# OpenBox: A Generalized Black-box Optimization Service (1)
## Introduction
Recent years have witnessed the rapid development of artificial intelligence and machine learning. Machine learning models have been widely applied to solve practical problems, such as data prediction and analysis, face recognition, product recommendation, etc. However, the application of machine learning is not easy, as the choice of hyperparameter configurations has a great impact on the model performance. Hyperparameter optimization, which is a typical example of black-box optimization, has become one of the important challenges of machine learning. There is no analytical form or gradient information of the optimization objective, and the evaluation is expensive.
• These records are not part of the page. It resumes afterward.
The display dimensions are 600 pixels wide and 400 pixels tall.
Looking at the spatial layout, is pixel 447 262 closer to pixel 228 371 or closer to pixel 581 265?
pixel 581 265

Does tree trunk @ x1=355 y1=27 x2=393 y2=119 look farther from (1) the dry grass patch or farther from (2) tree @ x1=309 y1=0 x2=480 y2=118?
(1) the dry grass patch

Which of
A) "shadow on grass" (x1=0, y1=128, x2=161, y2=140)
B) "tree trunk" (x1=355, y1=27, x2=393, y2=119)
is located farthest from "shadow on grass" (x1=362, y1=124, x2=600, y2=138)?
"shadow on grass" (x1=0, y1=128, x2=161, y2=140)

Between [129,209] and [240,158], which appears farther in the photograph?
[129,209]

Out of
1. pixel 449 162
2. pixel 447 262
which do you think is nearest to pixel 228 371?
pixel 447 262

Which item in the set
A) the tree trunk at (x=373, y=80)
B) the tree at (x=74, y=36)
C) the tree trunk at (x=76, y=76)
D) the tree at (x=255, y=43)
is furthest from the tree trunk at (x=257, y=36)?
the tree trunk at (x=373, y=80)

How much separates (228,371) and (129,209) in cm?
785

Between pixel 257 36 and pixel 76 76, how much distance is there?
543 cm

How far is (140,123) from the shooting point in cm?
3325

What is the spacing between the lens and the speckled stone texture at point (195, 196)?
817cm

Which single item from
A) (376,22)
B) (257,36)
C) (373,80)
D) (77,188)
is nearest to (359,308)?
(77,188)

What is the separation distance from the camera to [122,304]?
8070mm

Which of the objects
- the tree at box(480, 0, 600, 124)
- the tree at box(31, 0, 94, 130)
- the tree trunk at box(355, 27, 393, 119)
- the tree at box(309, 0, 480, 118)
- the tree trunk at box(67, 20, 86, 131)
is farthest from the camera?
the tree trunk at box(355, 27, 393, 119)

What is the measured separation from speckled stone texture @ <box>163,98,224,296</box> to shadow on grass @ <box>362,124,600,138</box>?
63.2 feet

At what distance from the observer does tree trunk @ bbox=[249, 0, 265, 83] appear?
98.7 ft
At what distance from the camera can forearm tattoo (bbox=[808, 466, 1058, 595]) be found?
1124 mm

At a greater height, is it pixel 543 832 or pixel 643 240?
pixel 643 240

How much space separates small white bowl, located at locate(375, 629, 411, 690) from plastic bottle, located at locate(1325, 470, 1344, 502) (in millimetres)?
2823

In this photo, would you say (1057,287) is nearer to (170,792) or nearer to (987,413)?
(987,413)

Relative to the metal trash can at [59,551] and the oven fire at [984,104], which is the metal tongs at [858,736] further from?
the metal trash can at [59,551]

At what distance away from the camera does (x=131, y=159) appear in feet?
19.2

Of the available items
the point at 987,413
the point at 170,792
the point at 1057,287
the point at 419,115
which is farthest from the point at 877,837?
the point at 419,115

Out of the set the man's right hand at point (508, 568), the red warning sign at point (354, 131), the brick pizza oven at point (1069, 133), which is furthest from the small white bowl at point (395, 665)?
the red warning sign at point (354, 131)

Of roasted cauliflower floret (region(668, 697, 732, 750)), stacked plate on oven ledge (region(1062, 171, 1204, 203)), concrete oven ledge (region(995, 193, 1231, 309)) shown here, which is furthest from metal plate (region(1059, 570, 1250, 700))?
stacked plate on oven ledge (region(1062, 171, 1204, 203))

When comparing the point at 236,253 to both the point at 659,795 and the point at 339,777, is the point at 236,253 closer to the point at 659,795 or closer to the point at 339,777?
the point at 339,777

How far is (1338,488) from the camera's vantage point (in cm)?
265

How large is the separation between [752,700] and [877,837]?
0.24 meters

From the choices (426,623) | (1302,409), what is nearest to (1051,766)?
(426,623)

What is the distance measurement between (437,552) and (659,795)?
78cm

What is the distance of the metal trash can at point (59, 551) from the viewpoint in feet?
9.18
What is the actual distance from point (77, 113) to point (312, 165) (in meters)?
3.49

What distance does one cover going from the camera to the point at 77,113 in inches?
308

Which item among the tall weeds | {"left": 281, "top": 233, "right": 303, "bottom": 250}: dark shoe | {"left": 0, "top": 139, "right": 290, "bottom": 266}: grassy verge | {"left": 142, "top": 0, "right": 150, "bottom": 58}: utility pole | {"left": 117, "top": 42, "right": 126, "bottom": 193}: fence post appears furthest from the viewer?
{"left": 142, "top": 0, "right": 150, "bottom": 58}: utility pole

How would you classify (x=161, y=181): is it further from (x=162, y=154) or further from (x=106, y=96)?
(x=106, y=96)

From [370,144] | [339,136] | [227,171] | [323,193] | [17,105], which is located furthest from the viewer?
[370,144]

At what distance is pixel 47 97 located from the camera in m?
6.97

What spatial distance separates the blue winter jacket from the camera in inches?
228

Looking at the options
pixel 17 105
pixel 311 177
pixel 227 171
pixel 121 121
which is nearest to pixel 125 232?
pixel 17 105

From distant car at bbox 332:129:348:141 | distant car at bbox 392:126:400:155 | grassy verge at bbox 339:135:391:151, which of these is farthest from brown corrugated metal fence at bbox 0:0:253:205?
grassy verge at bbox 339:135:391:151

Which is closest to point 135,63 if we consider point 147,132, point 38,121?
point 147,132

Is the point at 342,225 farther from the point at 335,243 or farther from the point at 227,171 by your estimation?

Its goal is to find the global optimum within a limited budget of evaluation times.
OpenBox is an open-source system designed for black-box optimization. Based on Bayesian optimization, OpenBox can solve black-box optimization problems efficiently. It supports not only traditional single objective black-box optimization problems (e.g., hyperparameter optimization), but also multi-objective optimization, optimization with constraints, multiple parameter types, transfer learning, distributed parallel evaluation, multi-fidelity optimization, etc. Moreover, OpenBox provides both standalone local usage and online optimization service. Users can monitor and manage the optimization tasks on web pages, and also deploy their private optimization service.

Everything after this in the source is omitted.